I’m one of those people who does think a lot of academia is being dense and obtuse for no good reason other than to be dense and obtuse. It’s one of my biggest bugbears and the big reason I have not seriously considered further university study (even though opportunities have come up) - because here you’re rewarded for piling on as many vaguely-connected references as possible, people get good scores for overthinking the word “The” in a guide on nonfiction writing and claiming it a symbol of supremacy (no, seriously), and writing in a way that comes naturally to you isn’t welcome.

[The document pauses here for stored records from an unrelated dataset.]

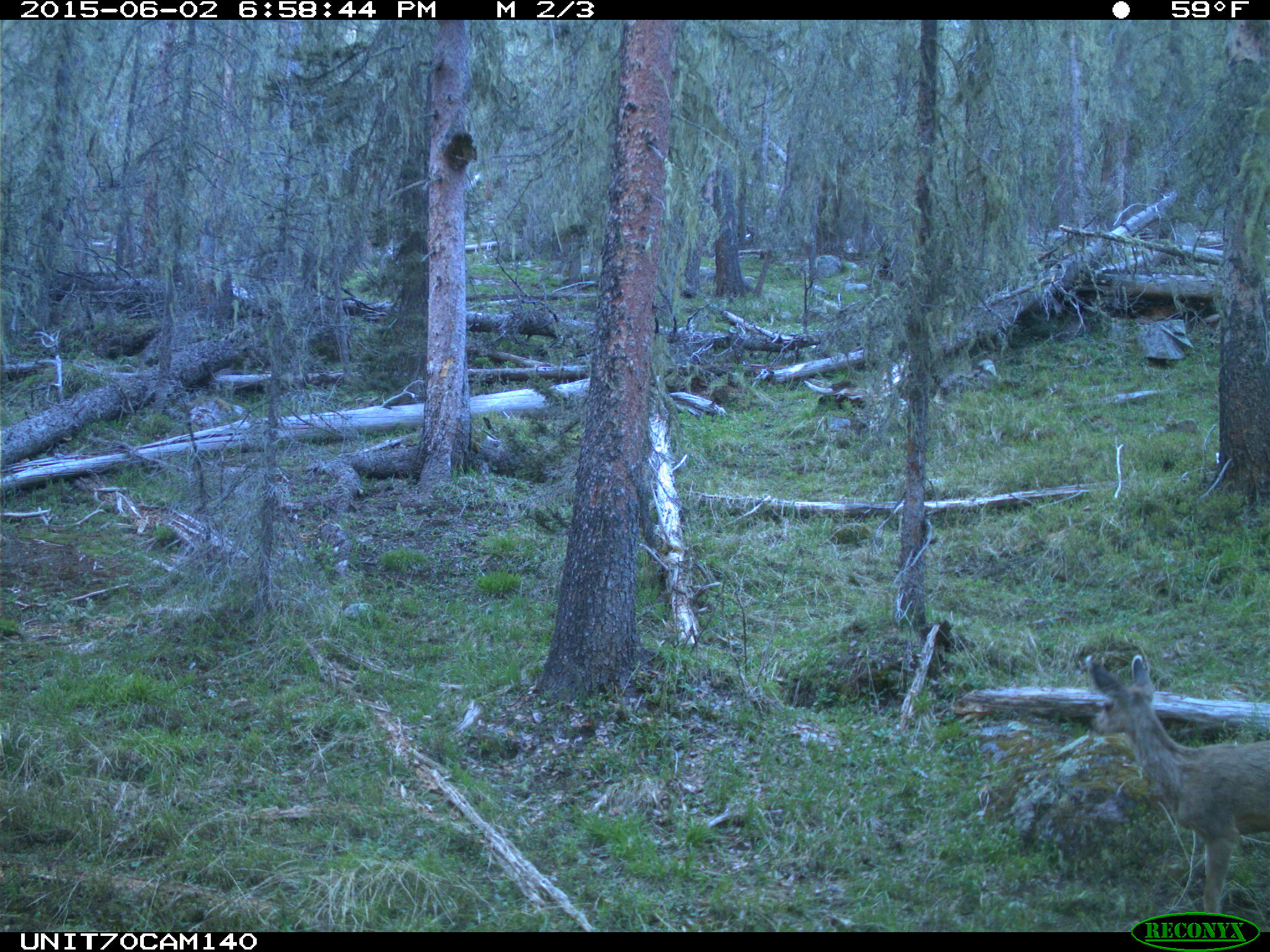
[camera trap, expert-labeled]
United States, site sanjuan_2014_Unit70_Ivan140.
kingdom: Animalia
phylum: Chordata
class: Mammalia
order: Artiodactyla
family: Cervidae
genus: Odocoileus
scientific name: Odocoileus hemionus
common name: mule deer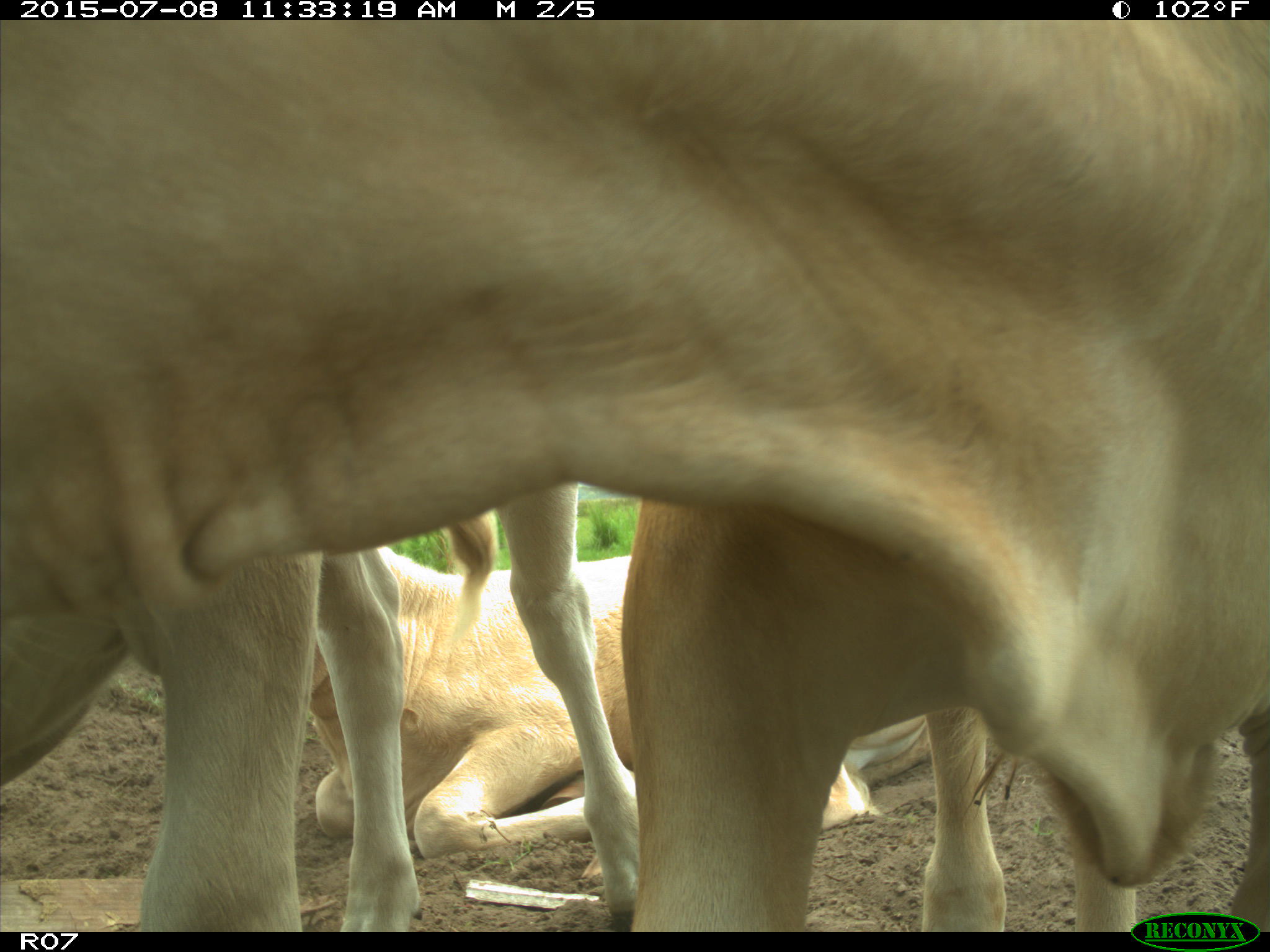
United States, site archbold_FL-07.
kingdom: Animalia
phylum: Chordata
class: Mammalia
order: Artiodactyla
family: Bovidae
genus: Bos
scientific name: Bos taurus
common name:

What if I don’t want to couch my words in academic jargon? What if I don’t really parse what overly-academic articles are saying? What if my work is better served by a partly grassroots style of communication?
Someone in one of these reblogs mentioned that the “you’re too intellectual!” insult tends to be levied at racial and sexual minorities because they’re trying to sound too uppity. I’ve noticed though that the opposite - placing a premium over language over anything else - has been used to alienate minorities too. I was friends with a group of girls, all of us foreign, all through uni, and so many times they’d have trouble understanding some concept or another. (I ended up being “translator”). They would have really sound, interesting, exciting arguments, but because they were a word off or what made sense to them in their native languages didn’t translate as neatly into Engilsh they’d lose points, especially under someone who doesn’t really have a coherant argument but can fake it through buzzwords.